Rama Krishna Sangem
Former RS MP and Green India Challenge founder activist J Santosh Kumar this Sunday, July 6, captured on his camera an egret along with a prey it caught. He posted four pics of his shoot this morning on X and by evening they got not less than 1.1 k views and many likes. Many of his followers on X commended the nice camera work – of an egret or cattle egret, as one of them said – catching, grappling and gobbling a tiny prey.
This level of camera work needs a lot of patience and lens training. This Santosh has been doing for quite some time. Being a professional politician he is, paying this much attention to wildlife photography is noteworthy. Santosh is setting an example for others to develop a second hobby, besides politics. We have seen how our former PM VP Singh developed painting and another former PM PV Narasimha Rao penned writing books, as stellar examples of politicians cultivating non-political hobbies.
Why called cattle egrets?
Because, mostly they go with cattle in swamp waters. They are white birds adorned with buff plumes in the breeding season. They nest in colonies, usually near bodies of water and often with other wading birds. The nest is a platform of sticks in trees or shrubs. Cattle egrets exploit drier and open habitats more than other heron species. Their feeding habitats include seasonally inundated grasslands, pastures, farmlands, wetlands, and rice paddies, as per wikipeadia.
They often accompany cattle or other large mammals, catching insect and small vertebrate prey disturbed by these animals. Some populations are migratory and others show post-breeding dispersal.
Adult cattle egrets have few predators, but birds or mammals may raid their nests, and chicks may be lost to starvation, calcium deficiency, or disturbance from other large birds.

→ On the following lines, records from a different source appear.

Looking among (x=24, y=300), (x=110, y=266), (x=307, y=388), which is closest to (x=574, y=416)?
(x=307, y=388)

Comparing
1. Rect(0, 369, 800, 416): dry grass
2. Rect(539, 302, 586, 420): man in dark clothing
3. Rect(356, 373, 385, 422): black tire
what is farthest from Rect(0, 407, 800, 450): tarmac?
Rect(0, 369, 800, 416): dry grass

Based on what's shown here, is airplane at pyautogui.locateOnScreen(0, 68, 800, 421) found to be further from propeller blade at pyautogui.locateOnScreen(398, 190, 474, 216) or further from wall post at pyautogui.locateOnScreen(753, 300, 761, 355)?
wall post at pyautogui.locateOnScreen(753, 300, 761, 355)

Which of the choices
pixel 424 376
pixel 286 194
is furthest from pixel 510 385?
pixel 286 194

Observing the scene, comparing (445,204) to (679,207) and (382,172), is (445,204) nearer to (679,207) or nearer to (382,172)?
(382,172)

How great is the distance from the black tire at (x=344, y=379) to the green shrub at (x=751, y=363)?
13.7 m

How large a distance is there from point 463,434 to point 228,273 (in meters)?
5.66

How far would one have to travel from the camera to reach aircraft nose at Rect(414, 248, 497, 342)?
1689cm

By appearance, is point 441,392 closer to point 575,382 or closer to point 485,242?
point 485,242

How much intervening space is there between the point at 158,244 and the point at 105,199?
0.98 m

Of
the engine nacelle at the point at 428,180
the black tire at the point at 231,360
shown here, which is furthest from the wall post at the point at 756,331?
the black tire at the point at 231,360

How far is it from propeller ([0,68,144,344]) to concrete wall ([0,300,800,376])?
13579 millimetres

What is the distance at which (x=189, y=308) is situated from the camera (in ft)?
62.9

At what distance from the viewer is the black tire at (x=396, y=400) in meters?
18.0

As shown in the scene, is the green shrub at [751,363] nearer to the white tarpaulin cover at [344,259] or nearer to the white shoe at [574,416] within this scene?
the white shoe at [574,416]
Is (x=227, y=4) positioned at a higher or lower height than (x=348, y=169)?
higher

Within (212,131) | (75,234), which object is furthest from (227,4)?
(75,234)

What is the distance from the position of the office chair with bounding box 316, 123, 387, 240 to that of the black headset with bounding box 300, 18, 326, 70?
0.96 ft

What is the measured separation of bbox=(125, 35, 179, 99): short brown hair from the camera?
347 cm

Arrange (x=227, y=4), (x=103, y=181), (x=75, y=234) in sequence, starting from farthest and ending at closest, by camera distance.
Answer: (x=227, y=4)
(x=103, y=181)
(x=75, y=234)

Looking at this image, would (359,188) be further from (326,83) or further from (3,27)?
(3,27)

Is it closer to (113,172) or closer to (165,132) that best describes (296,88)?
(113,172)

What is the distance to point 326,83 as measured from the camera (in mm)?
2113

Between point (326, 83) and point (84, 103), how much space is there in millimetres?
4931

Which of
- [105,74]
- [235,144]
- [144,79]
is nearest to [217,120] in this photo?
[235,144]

Cattle egrets maintain a special relationship with cattle, which extends to other large grazing mammals; increased human livestock farming is believed to be a major cause of their suddenly expanded range. Cattle egrets remove ticks and flies from cattle and consume them. This benefits both organisms, but it has been implicated in the spread of tick-borne animal diseases.
This rainy season is the best to watch these while birds near water bodies and take snaps, of course!